PROBLEM DESCRIPTION
Repeat the entries below exactly as they appear, with no pictures.

GIVEN ENTRIES
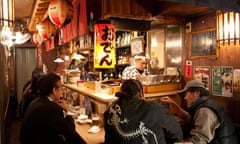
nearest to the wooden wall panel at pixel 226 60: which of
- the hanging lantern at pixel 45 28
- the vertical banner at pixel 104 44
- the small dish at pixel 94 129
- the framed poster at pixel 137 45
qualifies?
the vertical banner at pixel 104 44

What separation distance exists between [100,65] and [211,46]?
7.12ft

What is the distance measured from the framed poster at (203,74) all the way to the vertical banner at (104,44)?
1.71 m

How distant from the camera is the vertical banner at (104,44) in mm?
4934

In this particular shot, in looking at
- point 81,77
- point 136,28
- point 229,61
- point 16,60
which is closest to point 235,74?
point 229,61

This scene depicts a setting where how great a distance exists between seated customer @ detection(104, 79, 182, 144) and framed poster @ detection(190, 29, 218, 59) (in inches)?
82.3

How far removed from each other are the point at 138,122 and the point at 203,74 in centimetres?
244

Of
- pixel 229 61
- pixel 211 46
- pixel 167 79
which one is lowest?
pixel 167 79

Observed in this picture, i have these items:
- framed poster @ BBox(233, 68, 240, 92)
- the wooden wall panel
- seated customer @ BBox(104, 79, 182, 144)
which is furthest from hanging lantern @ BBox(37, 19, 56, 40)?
framed poster @ BBox(233, 68, 240, 92)

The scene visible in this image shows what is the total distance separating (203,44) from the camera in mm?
4594

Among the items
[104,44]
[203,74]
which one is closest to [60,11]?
[104,44]

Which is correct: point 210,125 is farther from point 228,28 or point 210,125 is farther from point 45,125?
point 45,125

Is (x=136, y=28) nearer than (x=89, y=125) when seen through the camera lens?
No

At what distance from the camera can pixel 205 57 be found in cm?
456

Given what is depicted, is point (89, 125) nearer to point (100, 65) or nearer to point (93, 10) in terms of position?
point (100, 65)
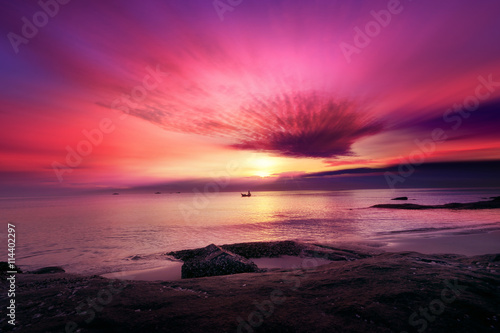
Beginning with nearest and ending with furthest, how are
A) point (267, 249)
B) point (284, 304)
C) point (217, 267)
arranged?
1. point (284, 304)
2. point (217, 267)
3. point (267, 249)

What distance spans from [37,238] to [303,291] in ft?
101

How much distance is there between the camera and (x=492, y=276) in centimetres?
691

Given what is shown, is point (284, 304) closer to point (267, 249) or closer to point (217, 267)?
point (217, 267)

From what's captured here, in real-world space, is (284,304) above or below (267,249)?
above

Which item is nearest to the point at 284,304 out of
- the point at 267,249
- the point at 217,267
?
the point at 217,267

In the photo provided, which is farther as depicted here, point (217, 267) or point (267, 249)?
point (267, 249)

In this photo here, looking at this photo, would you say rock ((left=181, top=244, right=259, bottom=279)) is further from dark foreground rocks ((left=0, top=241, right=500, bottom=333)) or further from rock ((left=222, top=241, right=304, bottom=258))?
rock ((left=222, top=241, right=304, bottom=258))

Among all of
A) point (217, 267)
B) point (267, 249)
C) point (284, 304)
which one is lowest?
point (267, 249)

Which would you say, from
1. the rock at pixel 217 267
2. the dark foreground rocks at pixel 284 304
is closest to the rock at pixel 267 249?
the rock at pixel 217 267

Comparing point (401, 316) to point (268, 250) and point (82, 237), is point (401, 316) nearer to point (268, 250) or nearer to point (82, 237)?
point (268, 250)

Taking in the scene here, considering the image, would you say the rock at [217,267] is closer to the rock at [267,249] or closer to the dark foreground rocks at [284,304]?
the dark foreground rocks at [284,304]

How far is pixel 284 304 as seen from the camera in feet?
18.3

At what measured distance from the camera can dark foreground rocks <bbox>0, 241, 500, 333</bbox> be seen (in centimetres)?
463

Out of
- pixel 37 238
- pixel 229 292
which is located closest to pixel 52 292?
pixel 229 292
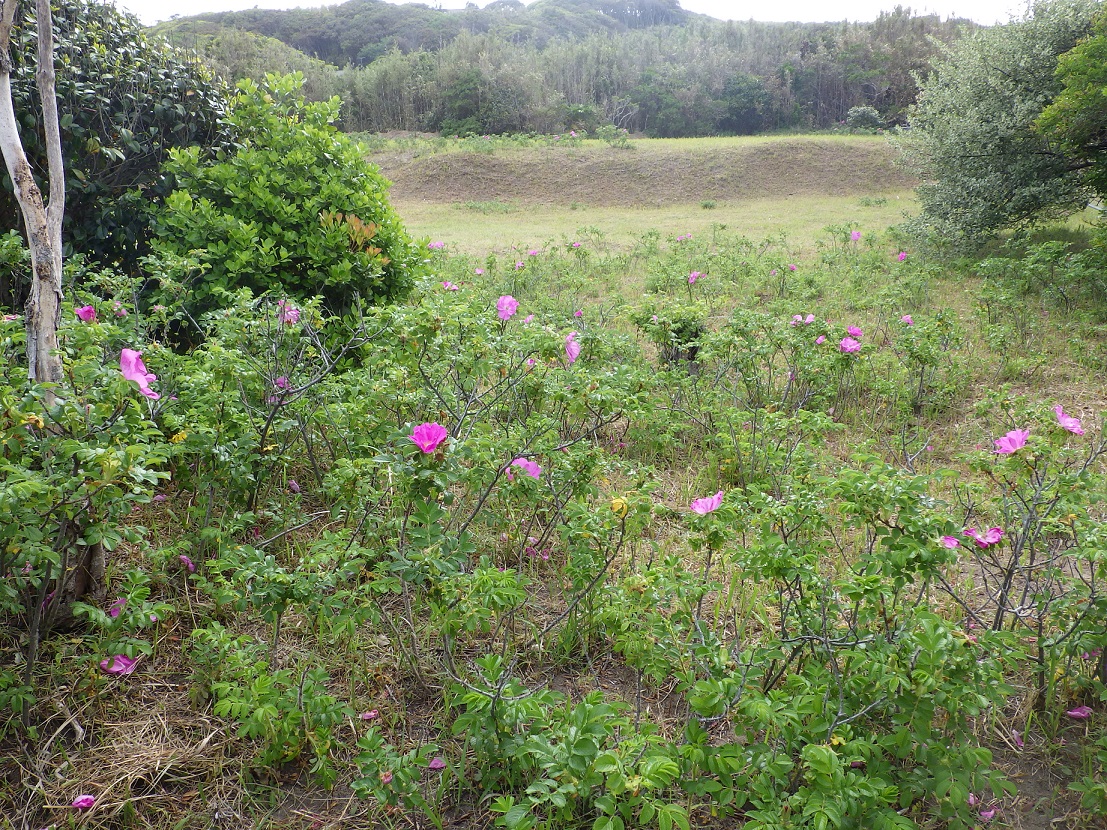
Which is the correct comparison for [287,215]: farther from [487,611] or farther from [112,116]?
[487,611]

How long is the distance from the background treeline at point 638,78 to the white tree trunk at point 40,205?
21.9 meters

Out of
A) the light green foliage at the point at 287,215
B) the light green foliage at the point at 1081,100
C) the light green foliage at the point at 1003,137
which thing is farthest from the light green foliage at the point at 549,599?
the light green foliage at the point at 1003,137

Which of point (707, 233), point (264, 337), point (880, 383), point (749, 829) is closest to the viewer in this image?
point (749, 829)

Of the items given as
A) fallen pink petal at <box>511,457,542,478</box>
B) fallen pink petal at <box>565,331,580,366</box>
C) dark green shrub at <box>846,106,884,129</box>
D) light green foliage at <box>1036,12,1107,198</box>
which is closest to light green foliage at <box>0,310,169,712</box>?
fallen pink petal at <box>511,457,542,478</box>

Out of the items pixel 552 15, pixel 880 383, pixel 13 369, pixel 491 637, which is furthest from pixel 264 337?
pixel 552 15

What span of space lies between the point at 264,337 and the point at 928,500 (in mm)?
2205

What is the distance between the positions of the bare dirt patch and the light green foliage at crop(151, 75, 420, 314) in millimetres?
11422

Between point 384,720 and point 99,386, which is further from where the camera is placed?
point 384,720

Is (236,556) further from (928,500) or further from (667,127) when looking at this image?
(667,127)

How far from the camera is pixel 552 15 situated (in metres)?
64.2

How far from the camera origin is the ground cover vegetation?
135 cm

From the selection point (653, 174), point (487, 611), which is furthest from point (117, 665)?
point (653, 174)

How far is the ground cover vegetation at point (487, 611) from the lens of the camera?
135 centimetres

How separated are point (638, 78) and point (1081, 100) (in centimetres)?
2931
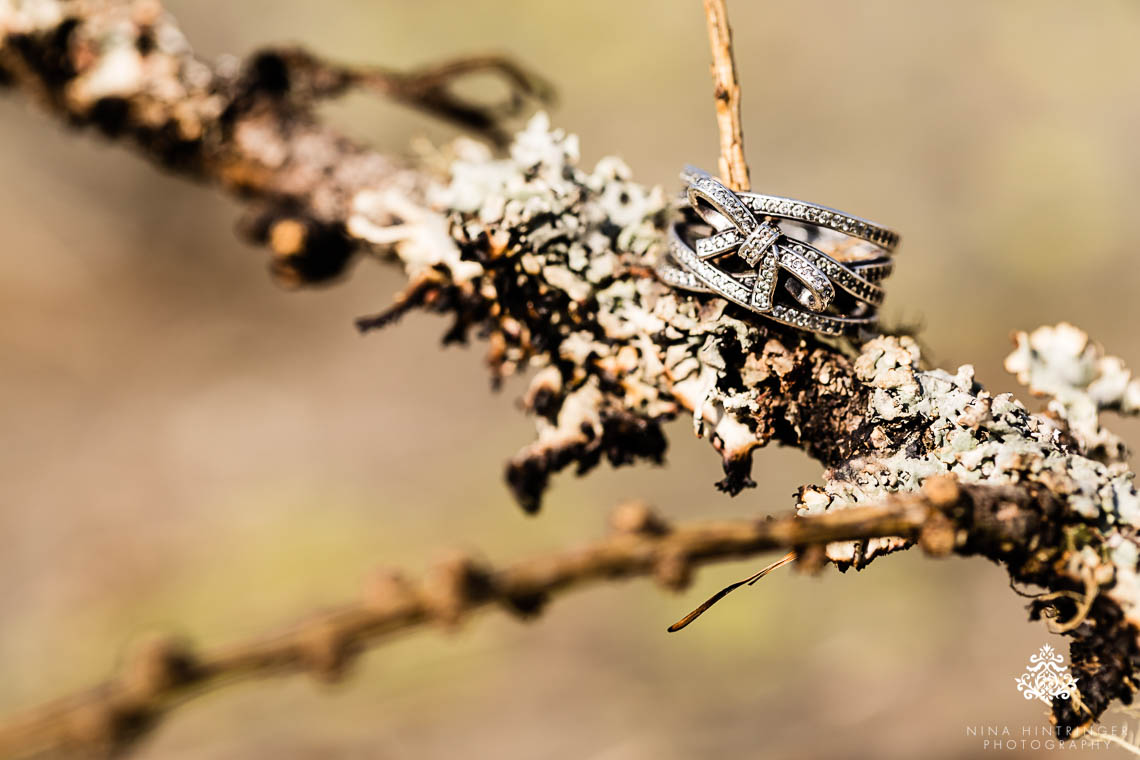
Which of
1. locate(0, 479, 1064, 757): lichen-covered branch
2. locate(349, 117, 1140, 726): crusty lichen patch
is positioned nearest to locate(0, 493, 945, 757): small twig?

TASK ANSWER
nearest to the wooden wall panel at pixel 226 60: which of
- the hanging lantern at pixel 45 28
- the vertical banner at pixel 104 44
- the small dish at pixel 94 129
- the framed poster at pixel 137 45
qualifies?
the vertical banner at pixel 104 44

What separation distance exists between [100,65] and [211,46]?
7.12ft

What is the distance measured from the framed poster at (203,74) all the way to the vertical banner at (104,44)?
1.71 m

How distant from the camera is the vertical banner at (104,44) in mm?
4934

In this particular shot, in looking at
- point 81,77
- point 136,28
- point 229,61
- point 16,60
which is closest to point 235,74?
point 229,61

This scene depicts a setting where how great a distance exists between seated customer @ detection(104, 79, 182, 144) and framed poster @ detection(190, 29, 218, 59) (in inches)?
82.3

How far removed from each other are the point at 138,122 and the point at 203,74 in centimetres?
244

Of
- pixel 229 61
- pixel 211 46
- pixel 167 79
which one is lowest?
pixel 167 79

Observed in this picture, i have these items:
- framed poster @ BBox(233, 68, 240, 92)
- the wooden wall panel
- seated customer @ BBox(104, 79, 182, 144)
which is furthest from hanging lantern @ BBox(37, 19, 56, 40)?
framed poster @ BBox(233, 68, 240, 92)

The scene visible in this image shows what is the total distance separating (203,44) from the camera in mm?
4594

Among the items
[104,44]
[203,74]
which one is closest to [60,11]?
[104,44]

Which is correct: point 210,125 is farther from point 228,28 or point 210,125 is farther from point 45,125?
point 45,125

Is (x=136, y=28) nearer than (x=89, y=125) when seen through the camera lens?
No

At what distance from the camera can pixel 205 57 be found in cm?
456

Given what is depicted, is point (89, 125) nearer to point (100, 65) or nearer to point (93, 10) in terms of position?
point (100, 65)
Beginning with nearest and ending with furthest, how are
A) point (267, 249)
B) point (284, 304)
C) point (217, 267)
arranged?
1. point (284, 304)
2. point (217, 267)
3. point (267, 249)

What distance spans from [37,238] to [303,291] in ft?
101

How much distance is there between the camera and (x=492, y=276) in centimetres?
691

Given what is shown, is point (284, 304) closer to point (267, 249) or closer to point (217, 267)?
point (217, 267)

From what's captured here, in real-world space, is (284,304) above or below (267,249)?
above

Which item is nearest to the point at 284,304 out of
- the point at 267,249
- the point at 217,267
?
the point at 217,267

In the photo provided, which is farther as depicted here, point (217, 267) or point (267, 249)?
point (267, 249)

In this photo here, looking at this photo, would you say rock ((left=181, top=244, right=259, bottom=279)) is further from dark foreground rocks ((left=0, top=241, right=500, bottom=333)) or further from rock ((left=222, top=241, right=304, bottom=258))?
rock ((left=222, top=241, right=304, bottom=258))

Among all of
A) point (217, 267)
B) point (267, 249)
C) point (284, 304)
which one is lowest?
point (267, 249)

Which would you say, from
1. the rock at pixel 217 267
2. the dark foreground rocks at pixel 284 304
is closest to the rock at pixel 267 249?
the rock at pixel 217 267

Comparing point (401, 316) to point (268, 250) and point (82, 237), is point (401, 316) nearer to point (268, 250) or nearer to point (82, 237)?
point (268, 250)

Taking in the scene here, considering the image, would you say the rock at [217,267] is closer to the rock at [267,249] or closer to the dark foreground rocks at [284,304]?
the dark foreground rocks at [284,304]

How far is pixel 284 304 as seen from the camera in feet?
18.3

At what measured distance from the camera can dark foreground rocks <bbox>0, 241, 500, 333</bbox> be seen (in centimetres)?
463

Out of
- pixel 37 238
- pixel 229 292
which is located closest to pixel 52 292?
pixel 229 292
Which is the correct comparison for [287,215]: farther from [487,611] or farther from [112,116]?
[487,611]

How long is the distance from the background treeline at point 638,78 to the white tree trunk at point 40,205?
21.9 meters

Out of
A) the light green foliage at the point at 287,215
B) the light green foliage at the point at 1081,100
C) the light green foliage at the point at 1003,137
which thing is farthest from the light green foliage at the point at 549,599?
the light green foliage at the point at 1003,137

Which of point (707, 233), point (264, 337), point (880, 383), point (749, 829) is closest to the viewer in this image?
point (749, 829)

Of the items given as
A) fallen pink petal at <box>511,457,542,478</box>
B) fallen pink petal at <box>565,331,580,366</box>
C) dark green shrub at <box>846,106,884,129</box>
D) light green foliage at <box>1036,12,1107,198</box>
which is closest to light green foliage at <box>0,310,169,712</box>?
fallen pink petal at <box>511,457,542,478</box>

Out of the items pixel 552 15, pixel 880 383, pixel 13 369, pixel 491 637, which is furthest from pixel 264 337?
pixel 552 15

What span of space lies between the point at 264,337 and the point at 928,500 (in mm)?
2205

What is the distance between the positions of the bare dirt patch and the light green foliage at crop(151, 75, 420, 314) in millimetres?
11422

Between point 384,720 and point 99,386, which is further from where the camera is placed?
point 384,720

Is (236,556) further from (928,500) or further from (667,127) when looking at this image?
(667,127)

How far from the camera is pixel 552 15 situated (in metres)?
64.2

How far from the camera origin is the ground cover vegetation?
135 cm

From the selection point (653, 174), point (487, 611), which is furthest from point (117, 665)?
point (653, 174)

How far is the ground cover vegetation at point (487, 611) from the lens of the camera?
135 centimetres

How separated are point (638, 78) and point (1081, 100) (in centimetres)?
2931
Which of
1. locate(0, 479, 1064, 757): lichen-covered branch
2. locate(349, 117, 1140, 726): crusty lichen patch
is positioned nearest to locate(0, 493, 945, 757): small twig?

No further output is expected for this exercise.